Some records:
= = =

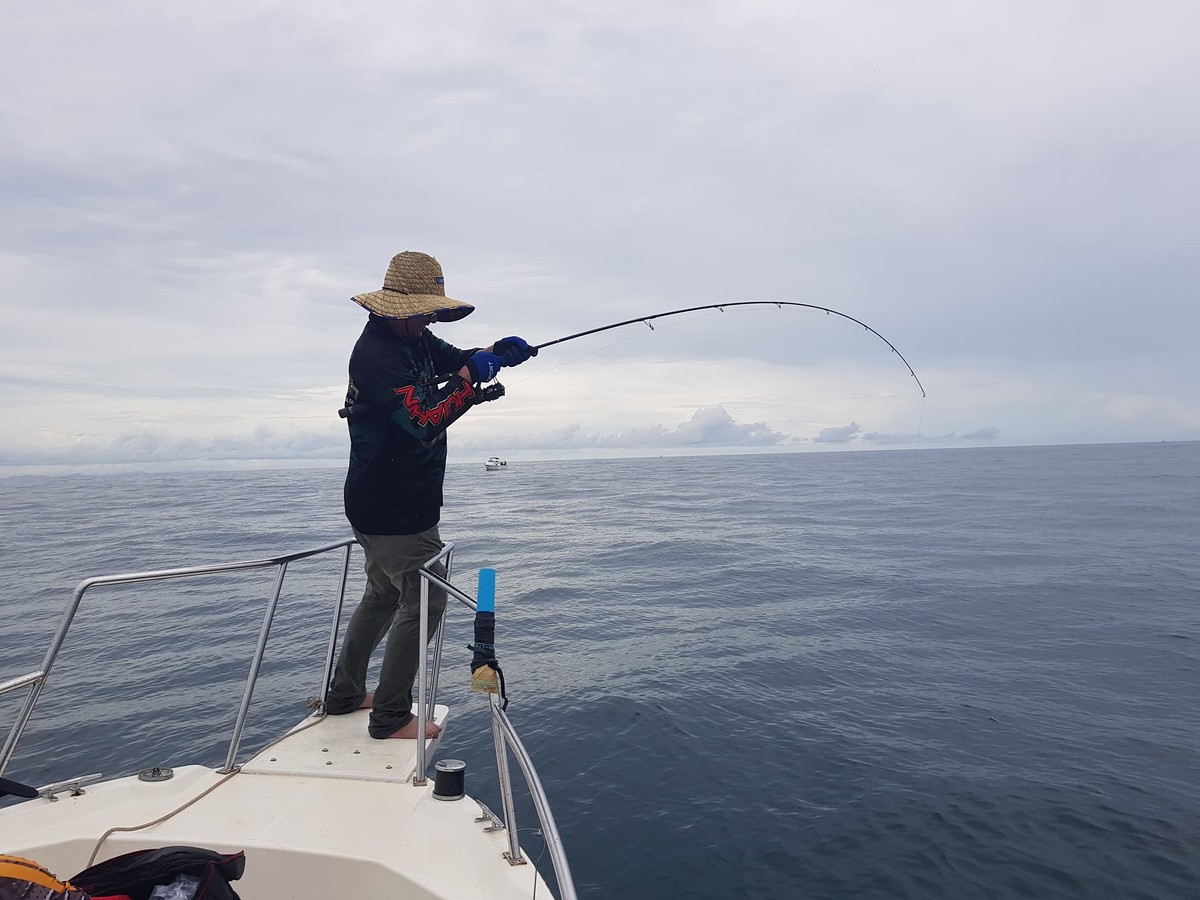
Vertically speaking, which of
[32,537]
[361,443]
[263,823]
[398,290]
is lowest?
[32,537]

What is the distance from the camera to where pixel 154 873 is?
1787mm

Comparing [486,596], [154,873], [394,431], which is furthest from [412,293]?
[154,873]

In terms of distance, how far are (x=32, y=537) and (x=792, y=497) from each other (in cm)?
3250

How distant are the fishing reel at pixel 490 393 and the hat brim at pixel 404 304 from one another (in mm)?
484

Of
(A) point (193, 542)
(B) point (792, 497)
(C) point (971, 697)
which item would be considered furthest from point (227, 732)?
(B) point (792, 497)

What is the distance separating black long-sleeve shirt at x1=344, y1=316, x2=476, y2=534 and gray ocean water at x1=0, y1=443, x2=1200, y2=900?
275 cm

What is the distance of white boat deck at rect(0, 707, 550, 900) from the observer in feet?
8.24

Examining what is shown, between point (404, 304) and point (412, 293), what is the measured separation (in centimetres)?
14

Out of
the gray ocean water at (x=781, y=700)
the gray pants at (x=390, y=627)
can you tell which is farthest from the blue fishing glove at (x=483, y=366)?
the gray ocean water at (x=781, y=700)

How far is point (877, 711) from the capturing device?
7.27 meters

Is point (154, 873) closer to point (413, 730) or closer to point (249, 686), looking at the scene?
point (249, 686)

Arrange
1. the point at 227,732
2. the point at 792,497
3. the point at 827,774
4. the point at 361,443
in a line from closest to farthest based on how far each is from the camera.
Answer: the point at 361,443 → the point at 827,774 → the point at 227,732 → the point at 792,497

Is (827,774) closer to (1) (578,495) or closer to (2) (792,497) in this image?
(2) (792,497)

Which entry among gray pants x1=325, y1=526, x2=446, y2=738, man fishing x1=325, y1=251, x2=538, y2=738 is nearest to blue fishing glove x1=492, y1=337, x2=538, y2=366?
man fishing x1=325, y1=251, x2=538, y2=738
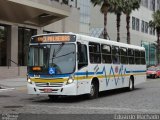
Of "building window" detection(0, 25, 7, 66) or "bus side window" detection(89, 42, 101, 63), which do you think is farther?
"building window" detection(0, 25, 7, 66)

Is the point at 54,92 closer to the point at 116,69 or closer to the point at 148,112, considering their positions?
the point at 148,112

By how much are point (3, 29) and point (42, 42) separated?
75.5 ft

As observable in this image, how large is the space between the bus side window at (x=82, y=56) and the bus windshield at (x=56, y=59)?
0.36m

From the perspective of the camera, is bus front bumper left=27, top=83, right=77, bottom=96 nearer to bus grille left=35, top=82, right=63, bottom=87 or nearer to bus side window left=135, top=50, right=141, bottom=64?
bus grille left=35, top=82, right=63, bottom=87

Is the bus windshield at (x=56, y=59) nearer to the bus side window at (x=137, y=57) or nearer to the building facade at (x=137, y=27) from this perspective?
the bus side window at (x=137, y=57)

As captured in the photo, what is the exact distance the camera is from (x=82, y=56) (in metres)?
18.7

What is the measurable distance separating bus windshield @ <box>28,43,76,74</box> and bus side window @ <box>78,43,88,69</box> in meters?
0.36

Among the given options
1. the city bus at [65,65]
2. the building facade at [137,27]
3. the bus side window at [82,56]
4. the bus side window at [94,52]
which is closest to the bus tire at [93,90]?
the city bus at [65,65]

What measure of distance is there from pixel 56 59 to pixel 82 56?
128cm

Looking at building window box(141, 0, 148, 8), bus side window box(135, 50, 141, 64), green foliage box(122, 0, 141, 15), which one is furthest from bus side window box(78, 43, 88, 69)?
building window box(141, 0, 148, 8)

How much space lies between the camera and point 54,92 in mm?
17734

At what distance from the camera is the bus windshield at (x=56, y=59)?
17938 millimetres

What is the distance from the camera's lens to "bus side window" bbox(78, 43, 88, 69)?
60.3ft

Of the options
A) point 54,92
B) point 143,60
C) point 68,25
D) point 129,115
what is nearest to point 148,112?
point 129,115
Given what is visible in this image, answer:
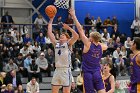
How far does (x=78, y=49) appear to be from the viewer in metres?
21.2

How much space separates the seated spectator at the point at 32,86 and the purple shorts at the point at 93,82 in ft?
27.1

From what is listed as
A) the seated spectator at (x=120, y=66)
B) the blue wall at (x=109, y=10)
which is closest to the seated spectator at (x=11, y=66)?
the seated spectator at (x=120, y=66)

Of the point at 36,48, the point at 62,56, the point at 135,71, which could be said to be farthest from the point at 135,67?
the point at 36,48

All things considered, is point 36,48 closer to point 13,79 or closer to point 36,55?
point 36,55

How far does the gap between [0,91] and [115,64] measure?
6478 mm

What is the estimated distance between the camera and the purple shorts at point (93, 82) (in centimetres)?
901

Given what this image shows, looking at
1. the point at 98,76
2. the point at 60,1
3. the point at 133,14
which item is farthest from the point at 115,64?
the point at 98,76

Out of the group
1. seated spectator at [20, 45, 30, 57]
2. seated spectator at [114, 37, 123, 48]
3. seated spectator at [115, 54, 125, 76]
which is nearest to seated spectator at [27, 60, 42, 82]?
seated spectator at [20, 45, 30, 57]

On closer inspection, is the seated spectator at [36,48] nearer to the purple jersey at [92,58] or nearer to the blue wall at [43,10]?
the blue wall at [43,10]

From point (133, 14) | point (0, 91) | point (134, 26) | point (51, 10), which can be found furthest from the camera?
point (133, 14)

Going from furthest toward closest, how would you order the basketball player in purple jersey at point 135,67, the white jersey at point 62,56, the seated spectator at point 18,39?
the seated spectator at point 18,39
the white jersey at point 62,56
the basketball player in purple jersey at point 135,67

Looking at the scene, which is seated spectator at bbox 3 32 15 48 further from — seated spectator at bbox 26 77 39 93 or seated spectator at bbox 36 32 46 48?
seated spectator at bbox 26 77 39 93

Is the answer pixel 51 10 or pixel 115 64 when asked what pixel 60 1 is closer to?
pixel 115 64

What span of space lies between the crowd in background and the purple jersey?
7.55m
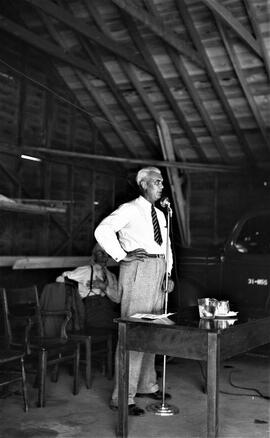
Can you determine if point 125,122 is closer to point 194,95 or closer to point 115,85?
point 115,85

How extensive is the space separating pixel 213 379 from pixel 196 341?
210 millimetres

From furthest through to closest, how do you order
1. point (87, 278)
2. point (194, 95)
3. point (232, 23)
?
point (194, 95) < point (232, 23) < point (87, 278)

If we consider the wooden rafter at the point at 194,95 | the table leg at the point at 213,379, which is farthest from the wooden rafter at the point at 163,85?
the table leg at the point at 213,379

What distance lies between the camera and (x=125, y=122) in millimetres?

= = =

» Short problem:
Output every line of the records above verbatim, leaving out the pictures.

» Right answer:
Vertically speaking, which of
[32,537]
[361,443]
[263,823]
[398,290]
is lowest?
[32,537]

What is the distance from the camera to where pixel 154 873 is?
1787mm

Comparing [486,596], [154,873], [394,431], which is furthest from [412,293]?
[154,873]

In terms of distance, how far are (x=32, y=537) and (x=792, y=497) from each other (in cm)?
3250

How distant are the fishing reel at pixel 490 393 and the hat brim at pixel 404 304 from one another (in mm)?
484

Of
(A) point (193, 542)
(B) point (792, 497)
(C) point (971, 697)
which item would be considered furthest from point (227, 732)?
(B) point (792, 497)

What is the distance separating black long-sleeve shirt at x1=344, y1=316, x2=476, y2=534 and gray ocean water at x1=0, y1=443, x2=1200, y2=900?
275 cm

What is the distance of white boat deck at rect(0, 707, 550, 900) from the observer in feet?
8.24

Examining what is shown, between point (404, 304) and point (412, 293), what is the measured separation (in centimetres)?
14

Out of
the gray ocean water at (x=781, y=700)
the gray pants at (x=390, y=627)
can you tell which is farthest from the blue fishing glove at (x=483, y=366)?
the gray ocean water at (x=781, y=700)

How far is point (877, 711) from the capturing device?
7.27 meters

Is point (154, 873) closer to point (413, 730) or closer to point (249, 686), looking at the scene?
point (249, 686)

Arrange
1. the point at 227,732
2. the point at 792,497
3. the point at 827,774
4. the point at 361,443
in a line from closest to farthest based on how far each is from the camera.
Answer: the point at 361,443 → the point at 827,774 → the point at 227,732 → the point at 792,497

Is (827,774) closer to (1) (578,495) or closer to (2) (792,497) in this image?
(2) (792,497)

Which entry among gray pants x1=325, y1=526, x2=446, y2=738, man fishing x1=325, y1=251, x2=538, y2=738 is nearest to blue fishing glove x1=492, y1=337, x2=538, y2=366?
man fishing x1=325, y1=251, x2=538, y2=738
Of "building window" detection(0, 25, 7, 66) or "bus side window" detection(89, 42, 101, 63), which do you think is farther?
"building window" detection(0, 25, 7, 66)

Is the point at 54,92 closer to the point at 116,69 or closer to the point at 148,112, considering their positions?
the point at 148,112

By how much are point (3, 29) and point (42, 42) separated?
75.5 ft

As observable in this image, how large is the space between the bus side window at (x=82, y=56) and the bus windshield at (x=56, y=59)?
0.36m

From the perspective of the camera, is bus front bumper left=27, top=83, right=77, bottom=96 nearer to bus grille left=35, top=82, right=63, bottom=87 or nearer to bus side window left=135, top=50, right=141, bottom=64?
bus grille left=35, top=82, right=63, bottom=87

Is the bus windshield at (x=56, y=59) nearer to the bus side window at (x=137, y=57) or nearer to the building facade at (x=137, y=27) from this perspective?
the bus side window at (x=137, y=57)

As captured in the photo, what is the exact distance the camera is from (x=82, y=56) (in metres)?
18.7

What is the measurable distance separating bus windshield @ <box>28,43,76,74</box> and bus side window @ <box>78,43,88,69</box> in meters?
0.36

Among the given options
1. the city bus at [65,65]
2. the building facade at [137,27]
3. the bus side window at [82,56]
4. the bus side window at [94,52]
which is closest to the bus tire at [93,90]?
the city bus at [65,65]

What measure of distance is there from pixel 56 59 to pixel 82 56?
128cm

Looking at building window box(141, 0, 148, 8), bus side window box(135, 50, 141, 64), green foliage box(122, 0, 141, 15), which one is furthest from bus side window box(78, 43, 88, 69)?
building window box(141, 0, 148, 8)

How much space lies between the camera and point 54,92 in mm?
17734

At what distance from the camera is the bus windshield at (x=56, y=59)?
17938 millimetres

What is the distance from the camera's lens to "bus side window" bbox(78, 43, 88, 69)?
60.3ft

Of the options
A) point 54,92
B) point 143,60
C) point 68,25
D) point 129,115
what is nearest to point 148,112?
point 129,115
Given what is visible in this image, answer:
How far does (x=78, y=49) appear to be from the viewer in metres?
21.2

How much space separates the seated spectator at the point at 32,86 and the purple shorts at the point at 93,82 in ft?
27.1

From what is listed as
A) the seated spectator at (x=120, y=66)
B) the blue wall at (x=109, y=10)
which is closest to the seated spectator at (x=11, y=66)?
the seated spectator at (x=120, y=66)

Of the point at 36,48, the point at 62,56, the point at 135,71, which could be said to be farthest from the point at 135,67?
the point at 36,48

All things considered, is point 36,48 closer to point 13,79 or closer to point 36,55?
point 36,55

How far does the gap between [0,91] and [115,64] measure?
6478 mm

What is the estimated distance between the camera and the purple shorts at point (93, 82) (in centimetres)?
901

Given what this image shows, looking at
1. the point at 98,76
2. the point at 60,1
3. the point at 133,14
which item is farthest from the point at 115,64?
the point at 98,76

Out of the group
1. seated spectator at [20, 45, 30, 57]
2. seated spectator at [114, 37, 123, 48]
3. seated spectator at [115, 54, 125, 76]
which is nearest to seated spectator at [27, 60, 42, 82]?
seated spectator at [20, 45, 30, 57]

On closer inspection, is the seated spectator at [36,48] nearer to the purple jersey at [92,58] or nearer to the blue wall at [43,10]?
the blue wall at [43,10]

From point (133, 14) | point (0, 91) | point (134, 26) | point (51, 10), which can be found furthest from the camera?
point (133, 14)

Going from furthest toward closest, how would you order the basketball player in purple jersey at point 135,67, the white jersey at point 62,56, the seated spectator at point 18,39?
the seated spectator at point 18,39
the white jersey at point 62,56
the basketball player in purple jersey at point 135,67

Looking at the scene, which is seated spectator at bbox 3 32 15 48 further from — seated spectator at bbox 26 77 39 93 or seated spectator at bbox 36 32 46 48?
seated spectator at bbox 26 77 39 93

Is the answer pixel 51 10 or pixel 115 64 when asked what pixel 60 1 is closer to?
pixel 115 64

What span of space lies between the crowd in background and the purple jersey?
7.55m
Can you determine if point 125,122 is closer to point 194,95 or closer to point 115,85?
point 115,85

How extensive is the space separating pixel 213 379 from pixel 196 341?
210 millimetres

From furthest through to closest, how do you order
1. point (87, 278)
2. point (194, 95)
3. point (232, 23)
?
point (194, 95) < point (232, 23) < point (87, 278)

If we consider the wooden rafter at the point at 194,95 | the table leg at the point at 213,379, which is farthest from the wooden rafter at the point at 163,85?
the table leg at the point at 213,379

What distance lies between the camera and (x=125, y=122) in millimetres?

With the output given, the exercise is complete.